I’d spent all week doing story development. Started writing the story, but I knew I just didn’t have it right after one chapter. The characters didn’t fit the story, or the story didn’t fit the characters. I’d had to make the characters do things that were too out of character. I’d turned them into contortionists.  No way was this a story that met the brief. I still think I have the seeds of a good story in there, but not for this Call for Submissions.

In the past, this is where I would have given up on having anything to sub for this Call for Submissions, and grabbed at the next new bright shiny story idea.

This time, I kept playing with it. I’ve promised myself to see through a story once I start it, as I’m a serial non-finisher. Ideas for how to change things kept coming. But I had way too much going on for a short novella. The characters had to change too much to get from where they began to a resolution in fifteen thousand words. The plot was so convoluted I needed contortionists as hero and heroine.

I wrote in the last entry how I realised I had the heroine all wrong. I’d made her relate to the words of the song way too literally. Once I had that, and slept on it, the rest fell into place like dominoes. The hero. The conflict. The resolution.  

It felt almost miraculous how I woke up yesterday knowing just what the story needed. A classic opposites attract romance. Pared right down to the bare minimum, the essence of who the characters are. Yesterday, I did the Save the Cat beatsheet, and the Identity to Essence chart. It worked!

Today, I did an outline, and just finished a very rough draft of chapter one on the Alphasmart so I wouldn’t stop to edit as I went. I feel happy with what I have. It seems to me this is the best story I’ve done, in terms of having the conflict and structure in place, but I’ve thought that before! I’m too close to it to see what I’ve missed or what I have put in that really doesn’t work.

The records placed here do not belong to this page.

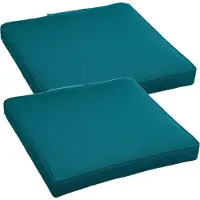 Hespéride Set van 4x stuks hesperide stoelkussens - binnen/ buiten stoelen - groen - 40 x 4 cm - water en uv-bestendig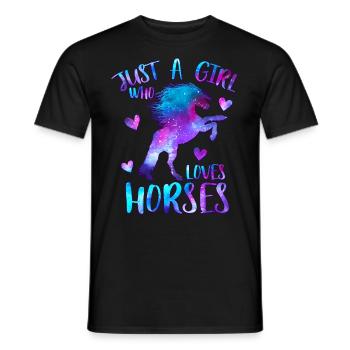 Just a girl who loves horses - T-shirt homme - noir - Devant - AI Model Male 178 light (178cm)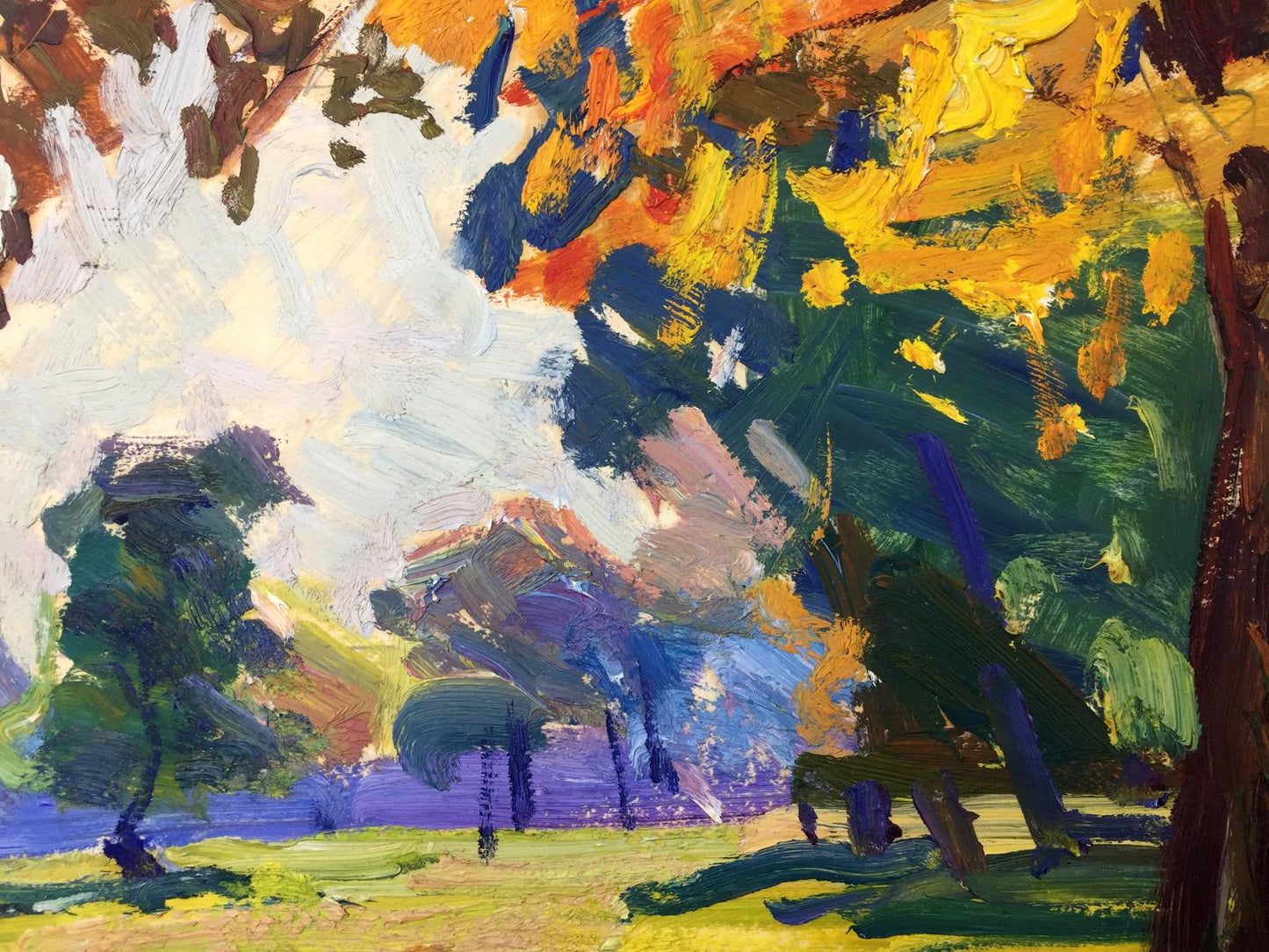 Oil painting Forest park original picture painter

The chapter is too long, at 1800 words, but that’s good because I’ll have lots to play with when the time comes to edit. I’m going to resist the temptation to start tidying it up now. It can stay as it is, gross typos and all, until I have a complete first draft. It should come in at around 18,000, then I’ll need to edit it down to under 15. It I have something that looks a total mess that I HAVE to cut, I won’t be so in love with my own words I miss what need to come out.

That’s the theory anyway!

How much pre-writing planning do you do? Is it different for each story? Any tools you use and recommend?

Author: Autumn Macarthur

Autumn is an Australian writer of sweet home and family themed romance, who now lives in the UK just north of London with her husband, four very spoiled cats, and one fat guinea pig. As well as writing, she also thrifts, sews, makes raw vegan food, and gives thanks to God for all His blessings!

2 thoughts on “Don’t turn your characters into contortionists

  1. First off, let me say “Woo!”

    While I write shorter books that you do, I do make sure I have them carefully mapped out before I start writing. I need to know the exact journey I want to take.

    That being said, I find that the stories that adhere most closely to my original path turn out to be some of my most boring work.

    Yet, I hate, hate, hate sitting at the computer tapping away without a plan. I won’t do it under most circumstances.

    So I need the plan, but I don’t need to follow it.

    It’s sort of like that way I do a road trip. I start out with a very specific destination in mind but then I notice a sign and announce, “Hey look! A 4-H Fair!” And instead of a trip to the art museum, I’m petting a goat.

    Does this make any sense at all? I began writing this comment without any plan at all. I hate doing that.

    • I think I’m going to find outlines work the same for me. I need the road map to get me started, but the diversions off the route are hopefully making it a more enjoyable trip! For the reader as well as for me, fingers crossed.